Kuhn’s work demonstrates the juxtaposition of intuition verses strategy, with undulating free formed abstraction alongside fastidious hand-drawn lines. His works are initially made with a fast, energetic motion, which he describes as a natural response that is outside of his control. He then analyses that outcome to create a controlled composition, utilising geometry and manipulating the energy of the paint.
His works balance precariously between the realms of tradition and abstraction, referencing both Abstract Expressionism and Minimalist schools – the fast gestures recall AbEx and Colorfield whilst the rigid, geometric compositions feel very minimalist. In addition, the gradients recall the Southern Californian movement of Light and Space Art and their use of transparent or reflective materials that were at the cutting edge of technology at the time. By using gradients to create light, we see this mimicking the inner light source that illuminates our televisions, computers, tablets, and phones every day. His artistic references create a visual timeline of how fast the technology moves, and how we move and adapt with it.
Despite his attempt to summon the digital world, his handmade, painstaking brushwork shifts between traditional European Art and the contemporary. The gradients could be the product of Photoshop, but the metamorphosis of luminosity characterises the background of a Baroque still life.
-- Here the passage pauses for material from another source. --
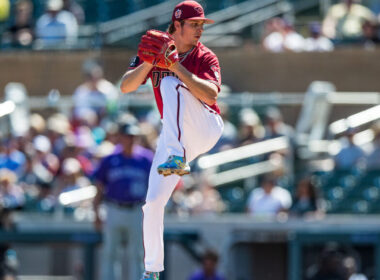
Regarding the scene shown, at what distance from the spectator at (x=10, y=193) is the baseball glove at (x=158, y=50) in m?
5.47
The elements of visual trickery are important to Kuhn. Historically, artists aspired to trick the viewer into trompe l’oeil, whereas the modern day viewer assumes such skill is created by digital manipulation. In Kuhn’s work, the viewer is faced with an initial perception of what they think they are experiencing, which changes after reflection; how they are created, is in fact different to how they appear to have been created.
Kuhn’s reverence for paint is reflected in his works, he believes that you can create with paint things that cannot be done in other mediums, that the way we perceive a painting is much more extraordinary than a photo, film or digital media. In seeking to defy the viewer’s expectation, he creates an experience that slows down, questions and filters through the inundation of digital imagery we see every day, whilst remaining innovative and influenced by our technological world.